Who are the early adopters of technology? Kids of course! And Russia was no exception. Like a 16-year-old with a hot rod, the youths started souping up computers that we considered garbage. They got on to the internet using whatever they could, and once they connected to our information flows, they started teaching themselves programming. Because they were learning to program on outdated equipment, this forced them to become very, very good. There was no such thing as code bloat. Then you add 5 years to the calendar and what do you have? Little Ivan is no longer 15, he is 20 and has 5 years experience – and therein lies the rub – Ivan cannot go out and get a job in information technology, there is no economy to support his skill set. So, he goes about earning a living any way he can. I call it “N0 RUL3Z, JU5T WR1T3″. Ivan sets about writing spam software, creating Trojan horses, worms… this is where we see the emergence of the botnet.
Brazil wasn’t far behind. In 2004-2005 we saw an uptick in the botnet wars arms race with Russia being one-upped by Brazil with the Beagle/Bagle, Mydoom and Sasser botnet pissing contest.

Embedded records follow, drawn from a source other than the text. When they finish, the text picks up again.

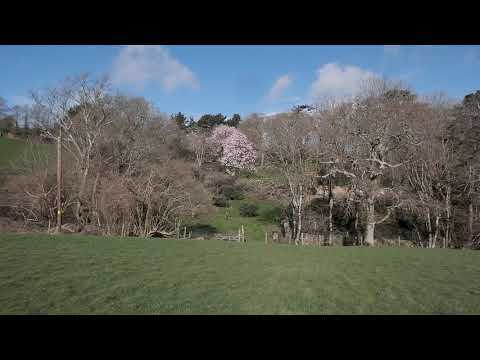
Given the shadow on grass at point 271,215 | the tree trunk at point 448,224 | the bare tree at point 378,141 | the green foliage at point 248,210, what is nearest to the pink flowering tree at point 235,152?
the green foliage at point 248,210

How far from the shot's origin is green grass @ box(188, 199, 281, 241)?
29.6m

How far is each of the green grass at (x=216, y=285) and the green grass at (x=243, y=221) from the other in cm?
1835

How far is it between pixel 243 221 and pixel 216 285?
25166 millimetres

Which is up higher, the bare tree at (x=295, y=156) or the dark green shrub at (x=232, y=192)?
the bare tree at (x=295, y=156)

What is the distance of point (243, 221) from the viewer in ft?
105

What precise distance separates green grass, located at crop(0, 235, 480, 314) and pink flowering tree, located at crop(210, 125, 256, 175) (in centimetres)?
3327

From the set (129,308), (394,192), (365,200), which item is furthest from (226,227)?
(129,308)

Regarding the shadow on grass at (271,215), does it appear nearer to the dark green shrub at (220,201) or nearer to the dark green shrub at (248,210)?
the dark green shrub at (248,210)

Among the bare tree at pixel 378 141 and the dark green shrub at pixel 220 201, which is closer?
the bare tree at pixel 378 141

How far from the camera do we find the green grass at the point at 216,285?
17.9ft

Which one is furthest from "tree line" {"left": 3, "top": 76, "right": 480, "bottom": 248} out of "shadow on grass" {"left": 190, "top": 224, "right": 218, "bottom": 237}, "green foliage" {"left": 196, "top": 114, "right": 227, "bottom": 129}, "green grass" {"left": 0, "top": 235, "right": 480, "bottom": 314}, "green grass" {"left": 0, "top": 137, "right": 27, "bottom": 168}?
"green foliage" {"left": 196, "top": 114, "right": 227, "bottom": 129}

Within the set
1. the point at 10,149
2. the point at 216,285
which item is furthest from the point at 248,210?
the point at 10,149

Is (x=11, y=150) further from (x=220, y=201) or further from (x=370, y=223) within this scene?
(x=370, y=223)
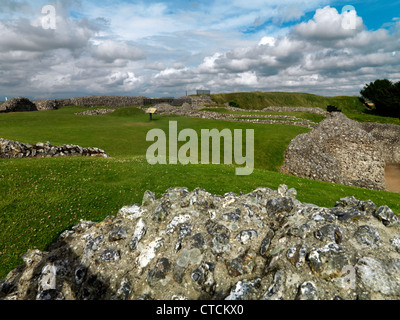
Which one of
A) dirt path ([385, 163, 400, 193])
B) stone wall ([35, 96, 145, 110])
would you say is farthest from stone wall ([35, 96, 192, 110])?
dirt path ([385, 163, 400, 193])

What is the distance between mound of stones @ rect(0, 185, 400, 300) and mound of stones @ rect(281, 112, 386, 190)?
26.4 meters

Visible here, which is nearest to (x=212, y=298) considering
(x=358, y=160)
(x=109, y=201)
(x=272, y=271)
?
(x=272, y=271)

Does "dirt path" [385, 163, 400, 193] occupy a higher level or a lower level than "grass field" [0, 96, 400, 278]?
lower

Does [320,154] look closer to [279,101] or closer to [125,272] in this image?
[125,272]

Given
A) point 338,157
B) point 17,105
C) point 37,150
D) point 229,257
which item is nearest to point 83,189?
point 37,150

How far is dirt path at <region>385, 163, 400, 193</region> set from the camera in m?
33.7

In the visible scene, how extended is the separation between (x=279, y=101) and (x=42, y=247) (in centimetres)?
16613

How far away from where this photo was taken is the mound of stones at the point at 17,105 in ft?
215

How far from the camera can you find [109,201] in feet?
49.4

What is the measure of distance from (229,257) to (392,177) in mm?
46485

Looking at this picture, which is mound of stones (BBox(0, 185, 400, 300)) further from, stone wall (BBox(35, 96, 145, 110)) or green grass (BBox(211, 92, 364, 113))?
green grass (BBox(211, 92, 364, 113))

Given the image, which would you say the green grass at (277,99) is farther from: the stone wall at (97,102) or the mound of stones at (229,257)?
the mound of stones at (229,257)

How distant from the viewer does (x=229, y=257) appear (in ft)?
20.8

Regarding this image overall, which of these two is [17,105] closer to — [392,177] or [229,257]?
[229,257]
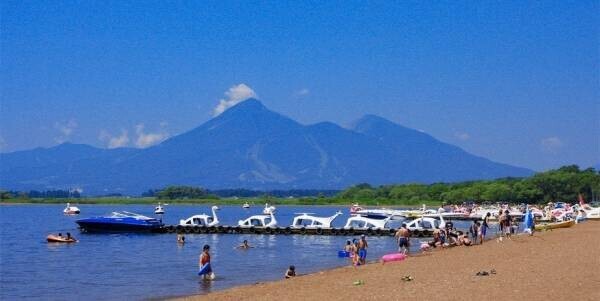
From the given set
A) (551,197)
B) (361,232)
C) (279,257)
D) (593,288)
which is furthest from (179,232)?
(551,197)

There is a tide shift taking place. Putin has implemented a 12% flat tax which is bringing revenues flowing into the Russian economy for the first time in 15 years. They are reviving their legal system because they want to attract the Foreign Direct Investment dollars which will never come if they have no legal system which can enforce a legal contract. Along with the civil justice and FDI dollars, criminal justice must reign in corruption otherwise the FDI dollars will quickly disappear. So, Russia is growing out of the script kiddie phase and reemerging onto the world scene. Its good to have Mother Russia back (New & Improved, Now with 1337 H4x0rs!).
I could go on providing details of history and economics, but I will leave that for later. But I will pose this question for you to think about: What do you think the outcome of One Laptop Per Child will have on the future of cybercrime? If connectivity absent a legal system is the breeding ground for crime, what do you think will happen as the bottom billion in Africa gets online?
Computer security is all about dealing with the unintended consequences. Every computer and every system that was ever built was first done to share information, not secure it. Security only came after we got everything connected, then had the collective “awww crap!” moment.
I see another one of those moments coming up on the horizon. Do you? I’m interested in hearing your comments on what the future has in store for security.